“Pursuing Lines, Curves and Abstract Languages” is a new exhibit at Gualala Arts, featuring the works of Mirka Knaster, Paula Haymond and Michael Connor. The exhibit opens Saturday, July 3, from 11:00 a.m. to 7:00 p.m. in Coleman Hall at Gualala Arts. Members may preview the exhibit on Friday, July 2, from 11:00 a.m to 4:00 p.m. The exhibit continues through Sunday, August 1.
Michael Connor is best known for his abstract paintings. His work examines the relationship between form and fluidity. Born in Minneapolis, Michael attended the Minneapolis School of Art before moving to California where he worked as a Creative Director in the Silicon Valley advertising industry. Following a near-death experience, his body of work took on a lucid form of storytelling. His non-linear narratives illustrate his experience navigating what he candidly describes as “going somewhere else.”
Coastal artists Mirka Knaster and Paula Haymond are keen on abstract art.
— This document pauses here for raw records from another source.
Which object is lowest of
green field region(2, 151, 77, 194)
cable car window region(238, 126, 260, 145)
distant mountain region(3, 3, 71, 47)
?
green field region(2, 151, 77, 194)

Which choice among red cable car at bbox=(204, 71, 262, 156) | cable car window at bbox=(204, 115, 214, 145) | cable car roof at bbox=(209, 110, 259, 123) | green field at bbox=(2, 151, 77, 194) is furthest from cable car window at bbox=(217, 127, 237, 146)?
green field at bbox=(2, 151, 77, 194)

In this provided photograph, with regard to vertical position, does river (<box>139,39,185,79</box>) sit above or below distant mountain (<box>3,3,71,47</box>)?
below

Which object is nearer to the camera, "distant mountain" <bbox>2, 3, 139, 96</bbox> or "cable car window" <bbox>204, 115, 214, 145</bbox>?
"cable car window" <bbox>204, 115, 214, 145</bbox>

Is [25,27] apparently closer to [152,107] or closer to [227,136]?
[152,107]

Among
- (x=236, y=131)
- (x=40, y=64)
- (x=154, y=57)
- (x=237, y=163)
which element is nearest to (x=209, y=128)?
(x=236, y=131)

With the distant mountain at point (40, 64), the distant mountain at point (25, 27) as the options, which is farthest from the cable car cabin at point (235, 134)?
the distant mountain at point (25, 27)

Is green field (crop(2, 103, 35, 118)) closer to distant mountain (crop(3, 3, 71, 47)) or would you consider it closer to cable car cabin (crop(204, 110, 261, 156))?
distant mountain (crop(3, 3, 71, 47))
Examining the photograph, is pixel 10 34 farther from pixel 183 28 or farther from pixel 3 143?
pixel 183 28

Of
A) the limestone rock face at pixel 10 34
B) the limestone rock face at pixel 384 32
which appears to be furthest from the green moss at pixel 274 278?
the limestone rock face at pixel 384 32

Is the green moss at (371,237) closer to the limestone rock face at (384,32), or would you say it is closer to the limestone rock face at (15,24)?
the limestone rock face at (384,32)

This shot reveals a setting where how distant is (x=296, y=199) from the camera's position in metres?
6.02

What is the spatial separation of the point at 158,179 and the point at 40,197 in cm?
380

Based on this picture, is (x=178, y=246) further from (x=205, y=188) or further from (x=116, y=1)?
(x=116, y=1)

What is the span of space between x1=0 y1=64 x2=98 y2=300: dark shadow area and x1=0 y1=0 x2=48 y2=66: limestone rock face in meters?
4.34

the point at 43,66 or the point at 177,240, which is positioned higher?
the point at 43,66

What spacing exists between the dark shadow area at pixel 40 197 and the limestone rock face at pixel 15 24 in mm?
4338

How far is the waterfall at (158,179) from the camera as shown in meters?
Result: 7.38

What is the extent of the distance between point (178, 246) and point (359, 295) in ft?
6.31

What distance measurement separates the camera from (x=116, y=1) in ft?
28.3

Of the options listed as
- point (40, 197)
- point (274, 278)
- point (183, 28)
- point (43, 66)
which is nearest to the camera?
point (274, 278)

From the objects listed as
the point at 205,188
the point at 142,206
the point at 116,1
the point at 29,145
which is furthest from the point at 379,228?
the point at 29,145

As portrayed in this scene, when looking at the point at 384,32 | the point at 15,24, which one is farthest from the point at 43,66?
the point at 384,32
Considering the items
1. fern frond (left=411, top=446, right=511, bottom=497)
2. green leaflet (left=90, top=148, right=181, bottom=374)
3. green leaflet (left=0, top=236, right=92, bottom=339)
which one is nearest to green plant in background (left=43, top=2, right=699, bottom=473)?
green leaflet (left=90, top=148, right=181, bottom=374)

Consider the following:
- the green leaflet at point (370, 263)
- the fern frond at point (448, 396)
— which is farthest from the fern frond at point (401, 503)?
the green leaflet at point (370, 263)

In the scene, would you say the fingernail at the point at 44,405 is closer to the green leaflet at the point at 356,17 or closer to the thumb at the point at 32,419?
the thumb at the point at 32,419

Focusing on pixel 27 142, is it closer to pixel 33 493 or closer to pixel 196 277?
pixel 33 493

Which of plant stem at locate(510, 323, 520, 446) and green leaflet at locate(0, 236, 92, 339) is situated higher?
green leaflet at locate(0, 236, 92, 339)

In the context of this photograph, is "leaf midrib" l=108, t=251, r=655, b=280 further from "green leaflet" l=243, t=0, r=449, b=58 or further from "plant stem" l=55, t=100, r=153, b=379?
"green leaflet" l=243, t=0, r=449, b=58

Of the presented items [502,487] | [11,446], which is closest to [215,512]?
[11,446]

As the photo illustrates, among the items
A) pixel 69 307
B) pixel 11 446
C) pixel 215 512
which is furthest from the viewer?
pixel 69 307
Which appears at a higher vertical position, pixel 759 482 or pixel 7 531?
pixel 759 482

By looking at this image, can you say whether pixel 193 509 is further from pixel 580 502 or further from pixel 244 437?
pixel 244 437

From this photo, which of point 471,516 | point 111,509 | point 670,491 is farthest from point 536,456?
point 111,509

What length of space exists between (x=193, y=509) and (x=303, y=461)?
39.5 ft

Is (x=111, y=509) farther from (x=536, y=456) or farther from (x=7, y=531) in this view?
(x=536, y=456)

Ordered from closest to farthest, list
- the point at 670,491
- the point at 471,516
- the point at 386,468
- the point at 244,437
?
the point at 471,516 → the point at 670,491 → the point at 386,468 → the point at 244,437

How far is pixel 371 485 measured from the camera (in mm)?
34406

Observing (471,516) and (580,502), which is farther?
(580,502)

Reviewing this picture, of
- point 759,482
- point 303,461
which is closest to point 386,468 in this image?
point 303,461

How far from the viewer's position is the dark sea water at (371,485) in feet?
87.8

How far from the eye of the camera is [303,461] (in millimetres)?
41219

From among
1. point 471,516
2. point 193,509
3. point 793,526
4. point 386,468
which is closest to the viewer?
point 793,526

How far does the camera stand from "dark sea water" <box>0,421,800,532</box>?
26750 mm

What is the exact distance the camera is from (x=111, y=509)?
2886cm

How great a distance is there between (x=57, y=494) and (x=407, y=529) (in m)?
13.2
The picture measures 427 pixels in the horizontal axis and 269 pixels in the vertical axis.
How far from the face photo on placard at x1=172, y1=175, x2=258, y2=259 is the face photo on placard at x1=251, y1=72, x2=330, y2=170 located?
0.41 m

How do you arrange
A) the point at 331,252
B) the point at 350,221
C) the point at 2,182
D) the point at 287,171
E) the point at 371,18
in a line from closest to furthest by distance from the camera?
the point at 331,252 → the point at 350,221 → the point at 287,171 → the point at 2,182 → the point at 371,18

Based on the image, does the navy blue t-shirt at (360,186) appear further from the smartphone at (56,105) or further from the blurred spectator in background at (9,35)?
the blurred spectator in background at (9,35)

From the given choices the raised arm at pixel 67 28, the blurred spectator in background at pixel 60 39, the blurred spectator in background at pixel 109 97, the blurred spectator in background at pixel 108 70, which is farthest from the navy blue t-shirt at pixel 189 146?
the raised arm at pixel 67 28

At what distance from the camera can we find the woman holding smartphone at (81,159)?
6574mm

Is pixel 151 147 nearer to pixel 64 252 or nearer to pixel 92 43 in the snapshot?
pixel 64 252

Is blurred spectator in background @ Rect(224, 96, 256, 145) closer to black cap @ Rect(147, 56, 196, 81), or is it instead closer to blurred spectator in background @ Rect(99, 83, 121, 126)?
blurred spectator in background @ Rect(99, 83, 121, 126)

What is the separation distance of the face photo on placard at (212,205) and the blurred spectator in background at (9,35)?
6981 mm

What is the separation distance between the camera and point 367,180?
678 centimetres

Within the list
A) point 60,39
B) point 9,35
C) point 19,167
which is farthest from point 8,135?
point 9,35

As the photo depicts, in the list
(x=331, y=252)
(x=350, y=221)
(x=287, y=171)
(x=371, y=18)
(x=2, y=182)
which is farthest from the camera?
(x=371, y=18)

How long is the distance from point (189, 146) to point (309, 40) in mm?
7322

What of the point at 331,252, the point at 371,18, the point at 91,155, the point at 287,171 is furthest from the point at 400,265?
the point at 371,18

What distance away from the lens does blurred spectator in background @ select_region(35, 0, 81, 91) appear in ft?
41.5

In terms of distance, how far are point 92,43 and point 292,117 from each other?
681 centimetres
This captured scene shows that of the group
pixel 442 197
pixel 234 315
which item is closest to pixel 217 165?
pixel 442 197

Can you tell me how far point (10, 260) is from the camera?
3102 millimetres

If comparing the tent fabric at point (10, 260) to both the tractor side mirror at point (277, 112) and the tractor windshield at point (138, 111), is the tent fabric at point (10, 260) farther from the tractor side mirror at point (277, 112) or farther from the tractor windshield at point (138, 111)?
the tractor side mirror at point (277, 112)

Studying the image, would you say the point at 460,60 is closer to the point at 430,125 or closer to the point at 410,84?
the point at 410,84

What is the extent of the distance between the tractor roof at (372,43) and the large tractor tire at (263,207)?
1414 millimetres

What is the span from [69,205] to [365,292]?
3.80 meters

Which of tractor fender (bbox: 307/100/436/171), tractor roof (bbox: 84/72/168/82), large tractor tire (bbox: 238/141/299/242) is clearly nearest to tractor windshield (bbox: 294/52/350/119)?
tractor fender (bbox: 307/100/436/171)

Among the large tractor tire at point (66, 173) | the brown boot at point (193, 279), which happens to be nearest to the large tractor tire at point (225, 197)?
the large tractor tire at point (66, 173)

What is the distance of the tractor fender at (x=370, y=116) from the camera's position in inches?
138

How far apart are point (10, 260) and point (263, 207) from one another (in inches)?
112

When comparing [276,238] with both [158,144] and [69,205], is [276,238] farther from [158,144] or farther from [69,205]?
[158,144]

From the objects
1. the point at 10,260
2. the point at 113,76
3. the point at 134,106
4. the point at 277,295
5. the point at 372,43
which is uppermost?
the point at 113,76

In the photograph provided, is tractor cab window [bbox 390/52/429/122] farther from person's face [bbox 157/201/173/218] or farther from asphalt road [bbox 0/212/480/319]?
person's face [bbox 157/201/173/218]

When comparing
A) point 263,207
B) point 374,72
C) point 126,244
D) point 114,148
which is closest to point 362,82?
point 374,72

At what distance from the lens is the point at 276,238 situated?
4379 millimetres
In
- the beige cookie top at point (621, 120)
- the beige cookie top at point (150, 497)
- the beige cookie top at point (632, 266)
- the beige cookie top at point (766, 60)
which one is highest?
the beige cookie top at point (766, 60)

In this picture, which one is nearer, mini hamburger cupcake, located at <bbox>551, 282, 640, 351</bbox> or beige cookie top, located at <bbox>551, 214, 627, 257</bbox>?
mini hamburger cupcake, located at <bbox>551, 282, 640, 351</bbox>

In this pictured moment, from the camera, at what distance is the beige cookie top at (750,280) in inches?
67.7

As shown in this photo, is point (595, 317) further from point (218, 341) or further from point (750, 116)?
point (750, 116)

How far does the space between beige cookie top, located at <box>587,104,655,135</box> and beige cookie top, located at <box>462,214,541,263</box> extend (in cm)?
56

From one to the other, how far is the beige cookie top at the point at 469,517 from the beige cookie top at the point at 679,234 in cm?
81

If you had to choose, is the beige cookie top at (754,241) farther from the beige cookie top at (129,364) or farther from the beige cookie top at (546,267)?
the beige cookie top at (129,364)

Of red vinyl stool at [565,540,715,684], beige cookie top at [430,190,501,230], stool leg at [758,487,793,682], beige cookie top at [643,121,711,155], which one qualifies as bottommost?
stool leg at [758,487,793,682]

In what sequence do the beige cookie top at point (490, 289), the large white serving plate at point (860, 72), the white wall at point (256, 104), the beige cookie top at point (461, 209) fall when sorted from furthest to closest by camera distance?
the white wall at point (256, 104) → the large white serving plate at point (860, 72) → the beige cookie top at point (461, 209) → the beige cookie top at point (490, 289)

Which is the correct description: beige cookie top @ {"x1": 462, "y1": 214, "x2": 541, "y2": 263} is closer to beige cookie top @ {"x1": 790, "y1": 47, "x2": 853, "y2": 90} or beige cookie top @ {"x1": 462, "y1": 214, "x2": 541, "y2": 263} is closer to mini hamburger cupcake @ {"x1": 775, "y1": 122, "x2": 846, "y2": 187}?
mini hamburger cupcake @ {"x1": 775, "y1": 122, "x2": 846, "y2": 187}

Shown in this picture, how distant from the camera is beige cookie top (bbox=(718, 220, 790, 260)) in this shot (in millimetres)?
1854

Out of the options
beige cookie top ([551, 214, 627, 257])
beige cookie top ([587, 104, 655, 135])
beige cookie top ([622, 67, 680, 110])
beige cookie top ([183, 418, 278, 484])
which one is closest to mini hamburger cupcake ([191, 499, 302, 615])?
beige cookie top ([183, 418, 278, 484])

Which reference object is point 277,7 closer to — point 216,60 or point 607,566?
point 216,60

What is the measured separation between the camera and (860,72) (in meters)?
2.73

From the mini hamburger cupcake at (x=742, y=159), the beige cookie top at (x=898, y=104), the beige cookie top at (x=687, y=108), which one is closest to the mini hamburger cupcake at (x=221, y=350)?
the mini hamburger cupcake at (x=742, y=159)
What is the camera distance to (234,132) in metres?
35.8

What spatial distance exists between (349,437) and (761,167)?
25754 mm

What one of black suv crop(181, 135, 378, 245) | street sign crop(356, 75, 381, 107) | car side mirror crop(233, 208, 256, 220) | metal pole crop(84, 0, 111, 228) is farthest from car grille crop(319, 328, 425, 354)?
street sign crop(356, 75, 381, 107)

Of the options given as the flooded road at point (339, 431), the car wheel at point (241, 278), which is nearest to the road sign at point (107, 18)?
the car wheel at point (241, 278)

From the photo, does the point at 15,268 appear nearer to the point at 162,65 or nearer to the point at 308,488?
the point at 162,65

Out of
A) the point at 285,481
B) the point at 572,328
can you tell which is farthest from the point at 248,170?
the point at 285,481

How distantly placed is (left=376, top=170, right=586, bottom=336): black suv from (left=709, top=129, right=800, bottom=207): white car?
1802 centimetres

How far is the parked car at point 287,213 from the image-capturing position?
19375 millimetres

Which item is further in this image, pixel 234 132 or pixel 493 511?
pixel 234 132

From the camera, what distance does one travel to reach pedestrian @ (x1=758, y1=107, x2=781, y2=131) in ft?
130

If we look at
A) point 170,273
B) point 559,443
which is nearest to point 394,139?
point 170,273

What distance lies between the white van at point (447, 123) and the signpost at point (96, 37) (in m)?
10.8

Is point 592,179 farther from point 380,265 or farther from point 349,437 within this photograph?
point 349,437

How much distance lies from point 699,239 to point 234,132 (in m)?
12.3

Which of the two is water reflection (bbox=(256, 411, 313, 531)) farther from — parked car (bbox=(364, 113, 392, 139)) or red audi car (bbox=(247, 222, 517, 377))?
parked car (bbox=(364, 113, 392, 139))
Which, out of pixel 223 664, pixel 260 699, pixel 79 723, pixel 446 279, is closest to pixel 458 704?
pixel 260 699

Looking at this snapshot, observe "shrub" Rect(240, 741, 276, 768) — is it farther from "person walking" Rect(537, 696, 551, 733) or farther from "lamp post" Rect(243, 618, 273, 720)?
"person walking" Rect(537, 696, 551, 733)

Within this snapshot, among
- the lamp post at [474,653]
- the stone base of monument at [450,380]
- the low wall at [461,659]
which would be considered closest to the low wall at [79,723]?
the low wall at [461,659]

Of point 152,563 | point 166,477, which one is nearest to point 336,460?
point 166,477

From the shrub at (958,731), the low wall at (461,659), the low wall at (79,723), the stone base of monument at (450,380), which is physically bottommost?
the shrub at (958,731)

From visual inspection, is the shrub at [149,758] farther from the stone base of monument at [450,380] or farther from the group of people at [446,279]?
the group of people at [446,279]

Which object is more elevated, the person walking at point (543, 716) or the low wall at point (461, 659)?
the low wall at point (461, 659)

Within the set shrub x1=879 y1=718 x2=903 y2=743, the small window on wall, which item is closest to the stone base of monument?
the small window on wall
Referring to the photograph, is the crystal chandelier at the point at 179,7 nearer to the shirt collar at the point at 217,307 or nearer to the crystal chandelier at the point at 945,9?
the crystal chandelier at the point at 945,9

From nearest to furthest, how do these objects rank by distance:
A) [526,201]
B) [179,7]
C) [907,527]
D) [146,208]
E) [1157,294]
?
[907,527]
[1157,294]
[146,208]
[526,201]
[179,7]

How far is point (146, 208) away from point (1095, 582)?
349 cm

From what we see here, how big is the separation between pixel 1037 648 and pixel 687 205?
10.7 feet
They offer beautiful and engaging works that appeal aesthetically and arouse curiosity. Presenting new ways of looking at what’s all around us and inviting viewers’ imaginations to roam freely is what makes their abstract art so intriguing. Both artists work with a mixture of media and techniques. Haymond sculpts, burns, pierces, and paints wood, metal, and stone to create three-dimensional objects. Knaster combines textiles, handmade paper, thread, paint, dye, and ink in her 2-D and 3-D pieces.
Abstract art often triggers pareidolia, our tendency to perceive a specific, often meaningful image in a random or ambiguous visual pattern. Like the magic of seeing an animal in a cloud or discerning a face in the moon, abstract art stimulates our capacity to create a story. Our mind takes over when the artist does not provide a mimetic representation of a place, person, or object. Abstract art encourages us to go beyond what reality presents and interpret the shapes, lines, colors, and designs through a different filter. We can get lost in the abstract images. Then, as we fill in the gaps ourselves, feeling and thinking what the artwork means to us, we’re gifted with finding something unexpected in the relationships between the shapes and spaces.